The men raced back down the hill, connected a new hose to the water tank in the fire engine and dragged it uphill—hot, exhausting work. "Give us water," I radioed the engineer on the fire engine. Another hot ember flew like a rocket and landed right on the hose, bursting it. Water gushed on the ground.
We were almost out of weapons. Flames leaped ever higher, and the fire grew and spread before our eyes. We would have to evacuate.
The radio crackled. It was the strike team leader. "There's a spot fire below you and it's growing," he warned. "We can't put it out. Move the men into the burn. Get into the black."
We were trapped. We couldn't get back to the fire engine. The only possibility was to move forward up the hill into "the black," an area that had already burned, where no more fuel for a fire remained. In theory, that was supposed to create a safe zone. But nothing is safe in a superheated gale-force wind.
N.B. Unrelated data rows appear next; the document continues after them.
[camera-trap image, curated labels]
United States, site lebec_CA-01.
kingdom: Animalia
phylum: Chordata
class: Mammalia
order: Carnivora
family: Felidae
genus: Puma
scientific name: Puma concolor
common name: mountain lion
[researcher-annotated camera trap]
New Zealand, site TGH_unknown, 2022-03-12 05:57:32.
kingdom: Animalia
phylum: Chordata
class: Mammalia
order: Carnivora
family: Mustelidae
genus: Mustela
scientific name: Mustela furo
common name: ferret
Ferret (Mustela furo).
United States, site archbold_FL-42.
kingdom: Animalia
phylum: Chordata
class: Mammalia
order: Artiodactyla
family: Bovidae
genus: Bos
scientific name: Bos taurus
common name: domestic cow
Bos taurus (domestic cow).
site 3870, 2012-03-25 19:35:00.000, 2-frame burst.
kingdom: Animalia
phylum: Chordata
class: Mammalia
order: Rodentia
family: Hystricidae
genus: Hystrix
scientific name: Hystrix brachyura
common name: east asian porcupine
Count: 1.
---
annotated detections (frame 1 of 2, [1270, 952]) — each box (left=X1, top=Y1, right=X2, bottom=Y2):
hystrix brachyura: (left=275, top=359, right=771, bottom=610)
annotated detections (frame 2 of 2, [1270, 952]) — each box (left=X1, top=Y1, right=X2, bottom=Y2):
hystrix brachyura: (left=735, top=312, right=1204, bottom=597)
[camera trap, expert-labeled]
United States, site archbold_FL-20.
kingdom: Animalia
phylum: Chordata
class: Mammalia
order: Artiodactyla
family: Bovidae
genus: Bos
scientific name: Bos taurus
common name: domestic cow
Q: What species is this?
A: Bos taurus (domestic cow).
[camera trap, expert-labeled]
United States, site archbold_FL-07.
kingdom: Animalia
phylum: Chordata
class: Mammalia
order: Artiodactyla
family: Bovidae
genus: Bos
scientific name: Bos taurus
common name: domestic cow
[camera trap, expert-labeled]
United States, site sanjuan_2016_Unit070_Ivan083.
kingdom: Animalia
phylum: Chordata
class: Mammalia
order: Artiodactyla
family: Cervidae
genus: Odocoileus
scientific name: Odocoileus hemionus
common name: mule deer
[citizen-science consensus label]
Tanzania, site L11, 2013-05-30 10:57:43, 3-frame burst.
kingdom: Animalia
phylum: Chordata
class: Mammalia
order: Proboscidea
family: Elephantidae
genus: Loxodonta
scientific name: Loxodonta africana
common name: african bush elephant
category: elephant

I was the most senior of the four captains on the hill. "Get into the black!" I ordered the men.
The black zone was at the top of a second hill, a ragged patch of earth maybe 50 feet by 20 feet beyond which flames still burned. It was like walking on hot kindling. All that protruded were a few charred tree stumps.
I radioed the strike team leader, down below. "We're in the black."
I kept the radio on. I heard the strike team leader conveying our situation to the command center. "Can you get a helicopter over here?" he asked. Fire Service helicopters carry tanks of water to douse wildfires from above. "These guys are surrounded."
A voice came on through the crackle. "Negative, we do not have air support available." That didn't surprise me. With wildfires raging over thousands of acres, resources were stretched thin. And the ferocious wind made flying in the canyons almost suicidal. It dawned on me: We'd have to battle this one on our own. Alone.
"Twenty-two, what is your current situation?" the strike team leader radioed.
Another captain took the receiver.
"It's getting small up here," he replied.
We eyed the men—men who were looking to us for direction. "We're getting ready to deploy the shelters," he said.
That's the most chilling message a firefighter could ever send, the equivalent of Mayday. Just saying those words sent a bolt of fear through me. Always, there had been help at the ready in the wildfires I'd fought. Men. Equipment. Helicopters to drop tons of water to open an emergency escape route for trapped firefighters like us. Not this time. The winds were so fierce, they blew the flames horizontally.